In many instances, a court of appeals’ decision on whether to grant permission to appeal will be only a one-line order without explanation. In In re Marietta Memorial Hospital, 2018 U.S. App. LEXIS 460 (6th Cir. Jan. 8, 2018), however, the Sixth Circuit wrote a short opinion on this, likely to provide parties filing Rule 23(f) petitions with additional guidance. The court began by setting forth the key factors it considers in deciding whether to hear these appeals:

We may, in our discretion, permit an appeal from an order granting class certification. Fed. R. Civ. P. 23(f). This “unfettered” discretion is akin to the discretion of the Supreme Court in considering whether to grant certiorari; thus, we may consider any relevant factor we find persuasive. See Fed. R. Civ. P. 23, advisory committee’s note (1998 amendment); In re Delta Air Lines, 310 F.3d 953, 959 (6th Cir. 2002) (per curiam). Typically, however, we consider (1) whether the petitioner is likely to succeed on appeal under a deferential abuse-of-discretion standard; (2) whether the cost of continuing the litigation for either the plaintiff or the defendant presents such a barrier that subsequent review is hampered; (3) whether the case presents a novel or unsettled question of law; and (4) the procedural posture of the case before the district court. In re Delta Air Lines, 310 F.3d at 960.

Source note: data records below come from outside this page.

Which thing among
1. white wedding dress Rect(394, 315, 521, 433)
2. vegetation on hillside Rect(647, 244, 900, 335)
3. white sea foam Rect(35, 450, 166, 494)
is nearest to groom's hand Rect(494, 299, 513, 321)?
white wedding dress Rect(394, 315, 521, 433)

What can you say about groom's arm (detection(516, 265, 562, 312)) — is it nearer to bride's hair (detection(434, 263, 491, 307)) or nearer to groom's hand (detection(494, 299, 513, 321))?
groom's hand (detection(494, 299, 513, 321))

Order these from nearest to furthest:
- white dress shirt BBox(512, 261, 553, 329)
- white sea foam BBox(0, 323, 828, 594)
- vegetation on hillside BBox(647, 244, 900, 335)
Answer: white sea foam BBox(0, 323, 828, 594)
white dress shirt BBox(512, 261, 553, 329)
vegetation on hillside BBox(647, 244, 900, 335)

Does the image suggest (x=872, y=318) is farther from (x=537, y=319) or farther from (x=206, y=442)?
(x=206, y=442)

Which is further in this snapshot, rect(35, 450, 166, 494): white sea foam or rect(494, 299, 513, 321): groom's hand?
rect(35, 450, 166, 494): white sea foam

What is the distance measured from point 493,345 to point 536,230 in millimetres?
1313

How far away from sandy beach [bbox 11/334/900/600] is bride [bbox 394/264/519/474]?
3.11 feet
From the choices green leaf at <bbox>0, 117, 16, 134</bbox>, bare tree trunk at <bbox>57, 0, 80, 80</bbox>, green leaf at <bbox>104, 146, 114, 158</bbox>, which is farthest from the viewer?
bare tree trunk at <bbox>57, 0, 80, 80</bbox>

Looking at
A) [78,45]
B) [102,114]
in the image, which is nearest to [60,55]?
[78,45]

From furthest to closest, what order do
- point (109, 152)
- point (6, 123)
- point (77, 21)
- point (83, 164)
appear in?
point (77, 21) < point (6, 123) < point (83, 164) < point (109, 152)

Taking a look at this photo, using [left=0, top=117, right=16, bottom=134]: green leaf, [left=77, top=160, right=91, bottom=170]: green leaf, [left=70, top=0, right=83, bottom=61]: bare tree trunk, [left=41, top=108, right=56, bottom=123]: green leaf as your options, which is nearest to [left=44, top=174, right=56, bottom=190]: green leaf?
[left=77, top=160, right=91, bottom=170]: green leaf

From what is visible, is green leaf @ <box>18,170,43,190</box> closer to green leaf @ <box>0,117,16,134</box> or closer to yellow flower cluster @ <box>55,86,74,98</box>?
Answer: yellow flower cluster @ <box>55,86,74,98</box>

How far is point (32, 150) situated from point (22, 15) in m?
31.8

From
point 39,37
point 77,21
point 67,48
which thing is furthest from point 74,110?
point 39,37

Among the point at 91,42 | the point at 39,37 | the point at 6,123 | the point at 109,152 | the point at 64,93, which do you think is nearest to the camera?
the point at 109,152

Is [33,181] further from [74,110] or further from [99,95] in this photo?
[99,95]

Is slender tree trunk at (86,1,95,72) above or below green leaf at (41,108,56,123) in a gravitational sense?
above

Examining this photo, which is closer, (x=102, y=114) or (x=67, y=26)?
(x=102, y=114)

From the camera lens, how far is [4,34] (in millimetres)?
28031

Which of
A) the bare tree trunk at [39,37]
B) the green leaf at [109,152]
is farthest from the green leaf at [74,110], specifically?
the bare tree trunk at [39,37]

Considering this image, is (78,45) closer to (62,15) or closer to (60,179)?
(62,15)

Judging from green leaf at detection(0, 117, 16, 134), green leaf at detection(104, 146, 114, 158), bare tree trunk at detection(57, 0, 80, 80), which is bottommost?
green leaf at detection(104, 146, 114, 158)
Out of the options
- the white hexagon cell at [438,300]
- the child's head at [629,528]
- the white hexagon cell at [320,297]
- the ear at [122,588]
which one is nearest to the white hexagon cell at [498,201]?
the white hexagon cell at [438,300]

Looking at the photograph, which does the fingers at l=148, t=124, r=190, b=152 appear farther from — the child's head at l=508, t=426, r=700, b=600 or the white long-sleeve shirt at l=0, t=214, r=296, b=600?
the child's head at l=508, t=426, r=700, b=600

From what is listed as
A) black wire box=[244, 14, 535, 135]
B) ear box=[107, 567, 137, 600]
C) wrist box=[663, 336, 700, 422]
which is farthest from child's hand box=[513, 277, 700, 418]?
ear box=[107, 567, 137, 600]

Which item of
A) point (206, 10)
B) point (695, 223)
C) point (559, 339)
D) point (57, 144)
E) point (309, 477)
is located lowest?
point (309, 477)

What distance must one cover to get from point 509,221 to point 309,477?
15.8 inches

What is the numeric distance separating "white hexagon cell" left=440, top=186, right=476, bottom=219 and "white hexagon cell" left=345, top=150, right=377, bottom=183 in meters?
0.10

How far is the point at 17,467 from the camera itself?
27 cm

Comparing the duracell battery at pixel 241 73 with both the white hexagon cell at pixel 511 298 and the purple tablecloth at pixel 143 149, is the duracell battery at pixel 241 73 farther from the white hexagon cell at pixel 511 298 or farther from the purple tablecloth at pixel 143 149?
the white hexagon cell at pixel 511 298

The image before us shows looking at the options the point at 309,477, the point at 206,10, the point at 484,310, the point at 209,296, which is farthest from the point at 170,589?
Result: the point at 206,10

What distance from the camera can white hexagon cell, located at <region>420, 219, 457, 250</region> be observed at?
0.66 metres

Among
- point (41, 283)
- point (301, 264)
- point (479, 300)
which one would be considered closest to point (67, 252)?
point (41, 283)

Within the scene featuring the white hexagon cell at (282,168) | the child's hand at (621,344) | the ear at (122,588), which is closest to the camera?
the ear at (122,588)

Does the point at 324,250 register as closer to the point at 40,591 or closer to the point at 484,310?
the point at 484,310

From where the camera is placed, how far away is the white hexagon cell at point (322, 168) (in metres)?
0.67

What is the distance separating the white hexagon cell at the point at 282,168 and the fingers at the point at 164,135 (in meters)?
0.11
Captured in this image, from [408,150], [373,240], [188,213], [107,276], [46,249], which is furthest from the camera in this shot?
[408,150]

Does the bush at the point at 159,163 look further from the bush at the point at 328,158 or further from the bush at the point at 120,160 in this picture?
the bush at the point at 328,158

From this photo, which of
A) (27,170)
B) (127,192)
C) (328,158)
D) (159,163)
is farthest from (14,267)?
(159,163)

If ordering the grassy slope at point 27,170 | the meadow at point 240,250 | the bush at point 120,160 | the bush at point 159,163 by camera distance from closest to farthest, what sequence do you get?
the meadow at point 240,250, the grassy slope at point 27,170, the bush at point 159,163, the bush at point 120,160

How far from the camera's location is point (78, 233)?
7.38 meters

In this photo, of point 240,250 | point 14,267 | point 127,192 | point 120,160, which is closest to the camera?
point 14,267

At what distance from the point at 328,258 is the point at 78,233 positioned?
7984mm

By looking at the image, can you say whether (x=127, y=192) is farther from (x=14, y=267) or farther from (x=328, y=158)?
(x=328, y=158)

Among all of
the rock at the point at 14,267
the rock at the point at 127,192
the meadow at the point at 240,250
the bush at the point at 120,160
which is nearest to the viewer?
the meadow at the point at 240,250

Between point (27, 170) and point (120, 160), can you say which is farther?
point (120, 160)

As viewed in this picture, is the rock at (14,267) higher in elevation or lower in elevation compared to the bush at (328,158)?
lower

In explaining why it declined to grant review, the Sixth Circuit noted that the defendant “has not identified any novel legal question raised by the petition,” and that the defendant’s “mere ‘general assertion[s]’ that certification is dispositive of the litigation” were insufficient. The Sixth Circuit advised that, in order to demonstrate that the costs of litigation would likely preclude review after a final judgment, “the defendant should provide insight into the potential expenses and liabilities.” The Sixth Circuit also noted that the defendant failed to address whether the district court might reexamine the class certification decision, and noted that both parties had filed dispositive motions, which weighed against interlocutory review.

The short opinion in Marietta Memorial Hospital provides a useful reminder for defendants about what should be addressed in a Rule 23(f) petition. It is also important to keep in mind that in most circuits these petitions are decided quickly by a motions panel, which will not delve deeply into the case. A defendant will often be best served by highlighting, where possible, the importance of the issues presented and explaining persuasively why the case is unlikely to reach a final judgment.